> WORK TO BE COMPLETED
The following entries are to be repeated exactly, and the pictures are to be left behind.

> DATA UNDER STUDY
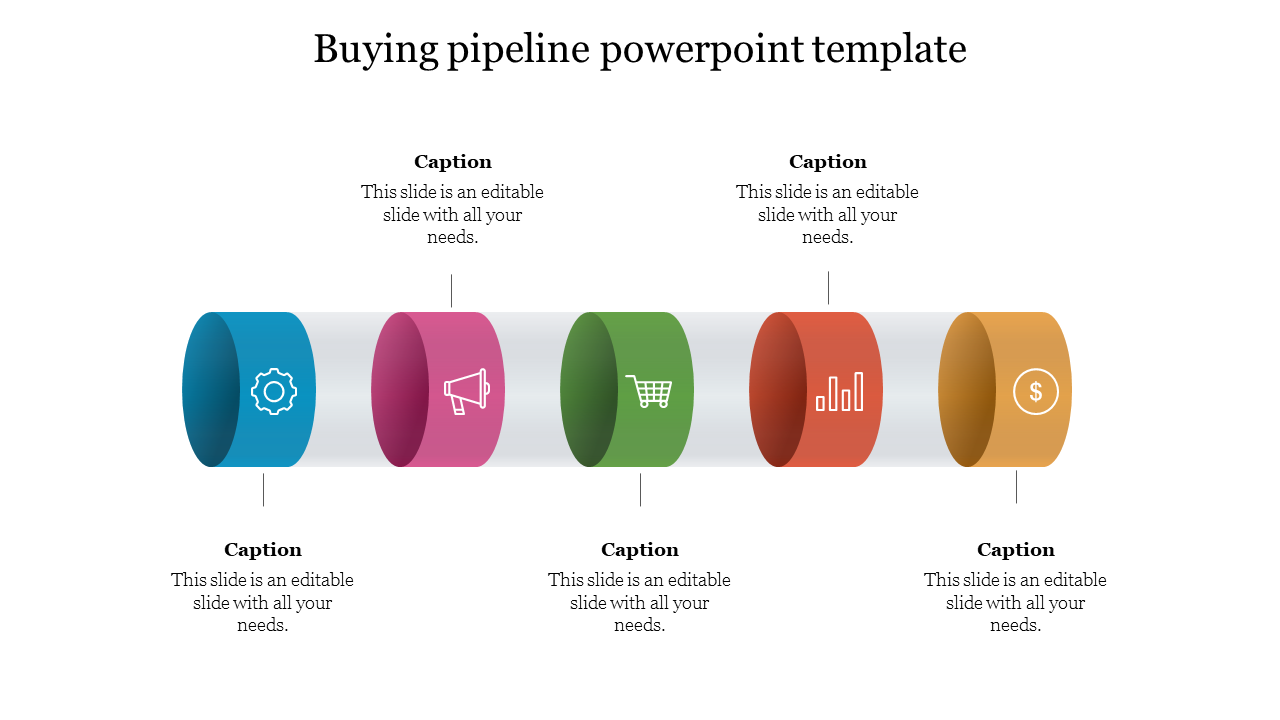 Buying pipeline powerpoint template

Caption
This slide is an editable slide with all your needs.

Caption
This slide is an editable slide with all your needs.

$

Caption
This slide is an editable slide with all your needs.

Caption
This slide is an editable slide with all your needs.

Caption
This slide is an editable slide with all your needs.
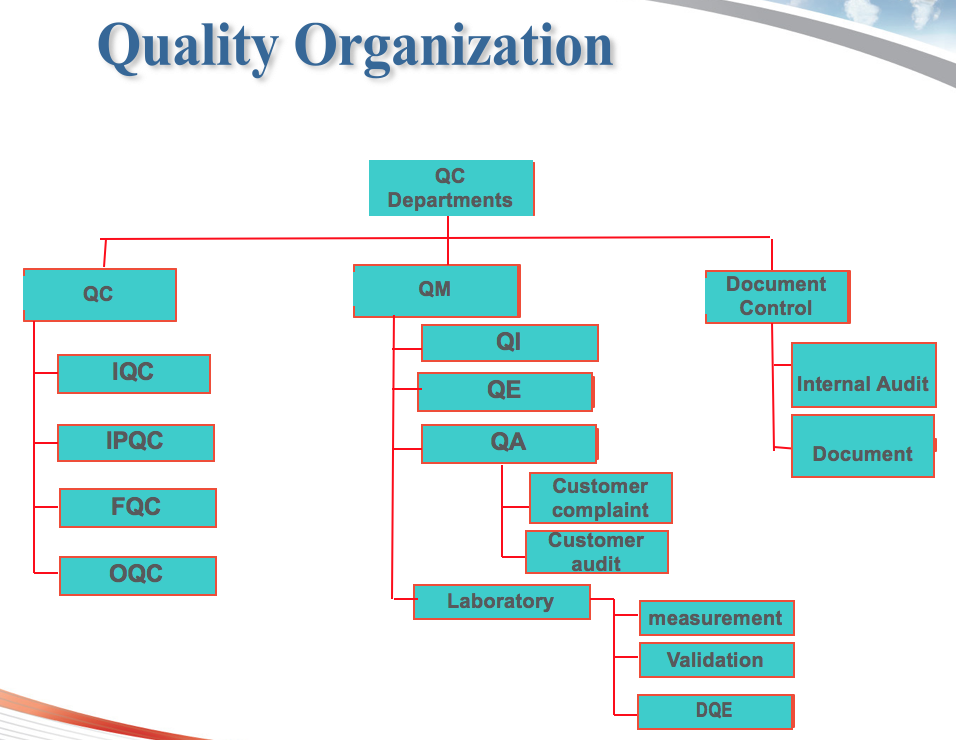 Quality Organization

QC Departments

QC

IQC

IPQC

FQC

OQC

QM

QI

QE

QA

Customer complaint

Customer audit

Laboratory

measurement

Validation

DQE

Document Control

Internal Audit

Document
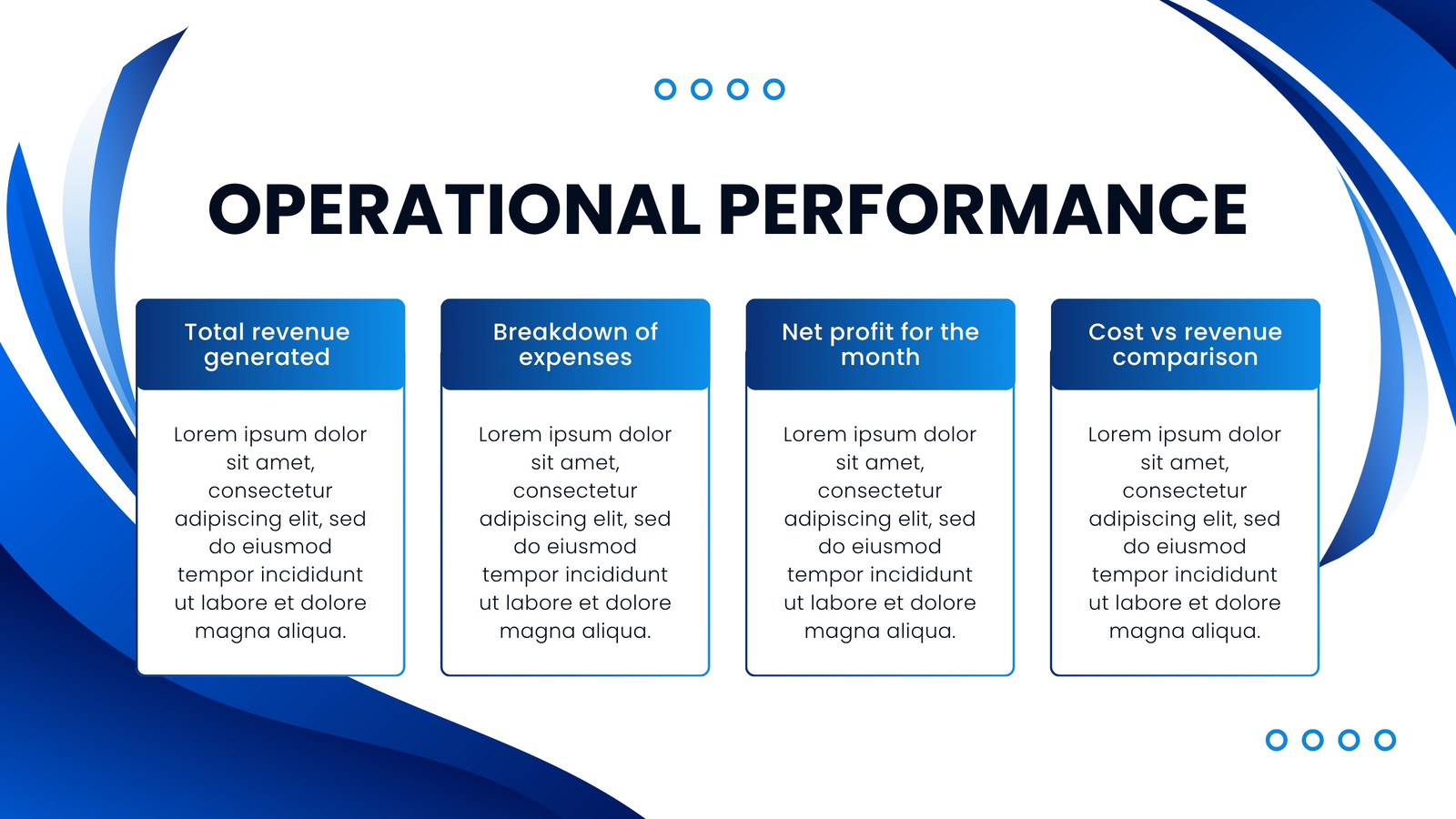 OPERATIONAL PERFORMANCE

Total revenue generated

Lorem ipsum dolor sit amet, consectetur adipiscing elit, sed do eiusmod tempor incididunt ut labore et dolore magna aliqua.

Breakdown of expenses

Lorem ipsum dolor sit amet, consectetur adipiscing elit, sed do eiusmod tempor incididunt ut labore et dolore magna aliqua.

Net profit for the month

Lorem ipsum dolor sit amet, consectetur adipiscing elit, sed do eiusmod tempor incididunt ut labore et dolore magna aliqua.

Cost vs revenue comparison

Lorem ipsum dolor sit amet, consectetur adipiscing elit, sed do eiusmod tempor incididunt ut labore et dolore magna aliqua.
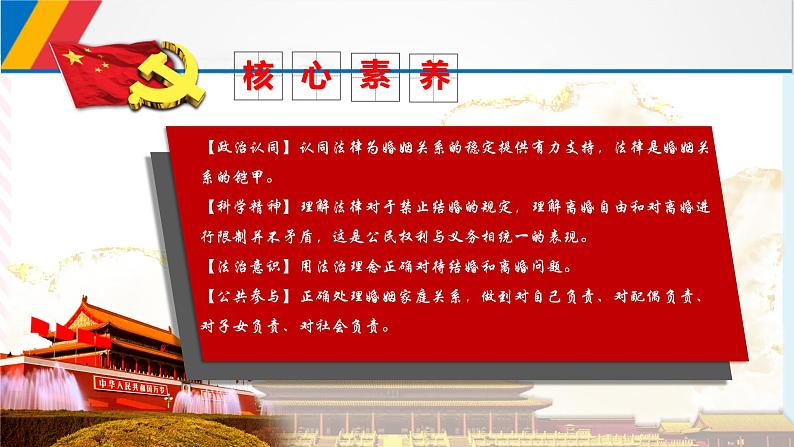 核心素养

【政治认同】认同法律为婚姻关系的稳定提供有力支持，法律是婚姻关系的铠甲。

【科学精神】理解法律对于禁止结婚的规定，理解离婚自由和对离婚进行限制并不矛盾，这是公民权利与义务相统一的表现。

【法治意识】用法治理念正确对待结婚和离婚问题。

【公共参与】正确处理婚姻家庭关系，做到对自己负责、对配偶负责、对子女负责、对社会负责。

中华人民共和国万岁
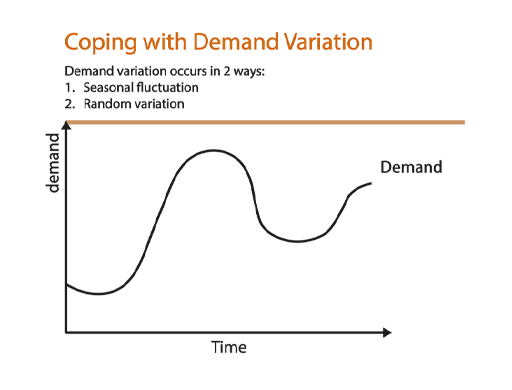 Coping with Demand Variation

Demand variation occurs in 2 ways:
1. Seasonal fluctuation
2. Random variation

demand

Demand

Time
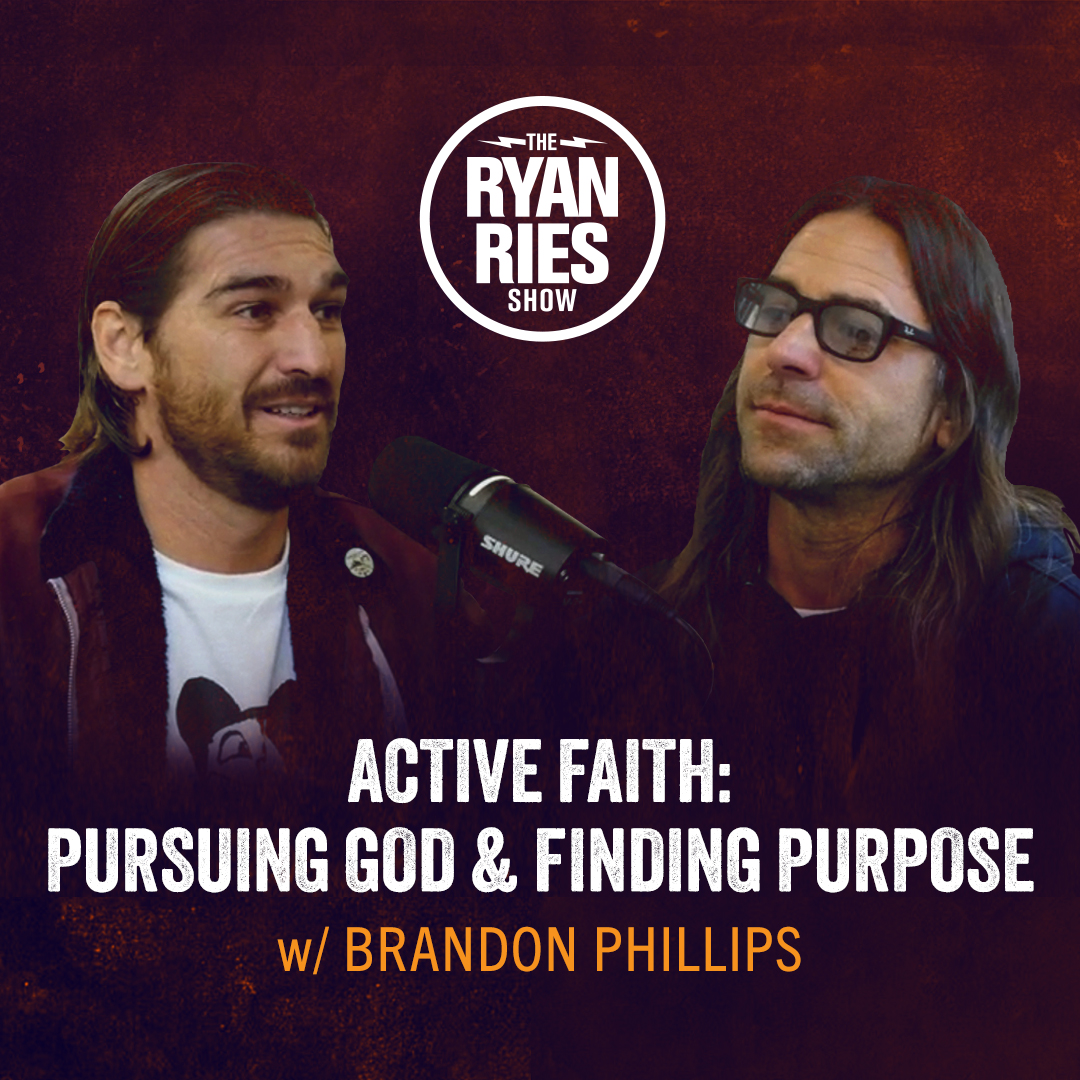 THE RYAN RIES SHOW

SHURE

ACTIVE FAITH: PURSUING GOD & FINDING PURPOSE

w/ BRANDON PHILLIPS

> TASK ANSWER
 Buying pipeline powerpoint template

Caption
This slide is an editable slide with all your needs.

Caption
This slide is an editable slide with all your needs.

$

Caption
This slide is an editable slide with all your needs.

Caption
This slide is an editable slide with all your needs.

Caption
This slide is an editable slide with all your needs.
 Quality Organization

QC Departments

QC

IQC

IPQC

FQC

OQC

QM

QI

QE

QA

Customer complaint

Customer audit

Laboratory

measurement

Validation

DQE

Document Control

Internal Audit

Document
 OPERATIONAL PERFORMANCE

Total revenue generated

Lorem ipsum dolor sit amet, consectetur adipiscing elit, sed do eiusmod tempor incididunt ut labore et dolore magna aliqua.

Breakdown of expenses

Lorem ipsum dolor sit amet, consectetur adipiscing elit, sed do eiusmod tempor incididunt ut labore et dolore magna aliqua.

Net profit for the month

Lorem ipsum dolor sit amet, consectetur adipiscing elit, sed do eiusmod tempor incididunt ut labore et dolore magna aliqua.

Cost vs revenue comparison

Lorem ipsum dolor sit amet, consectetur adipiscing elit, sed do eiusmod tempor incididunt ut labore et dolore magna aliqua.
 核心素养

【政治认同】认同法律为婚姻关系的稳定提供有力支持，法律是婚姻关系的铠甲。

【科学精神】理解法律对于禁止结婚的规定，理解离婚自由和对离婚进行限制并不矛盾，这是公民权利与义务相统一的表现。

【法治意识】用法治理念正确对待结婚和离婚问题。

【公共参与】正确处理婚姻家庭关系，做到对自己负责、对配偶负责、对子女负责、对社会负责。

中华人民共和国万岁
 Coping with Demand Variation

Demand variation occurs in 2 ways:
1. Seasonal fluctuation
2. Random variation

demand

Demand

Time
 THE RYAN RIES SHOW

SHURE

ACTIVE FAITH: PURSUING GOD & FINDING PURPOSE

w/ BRANDON PHILLIPS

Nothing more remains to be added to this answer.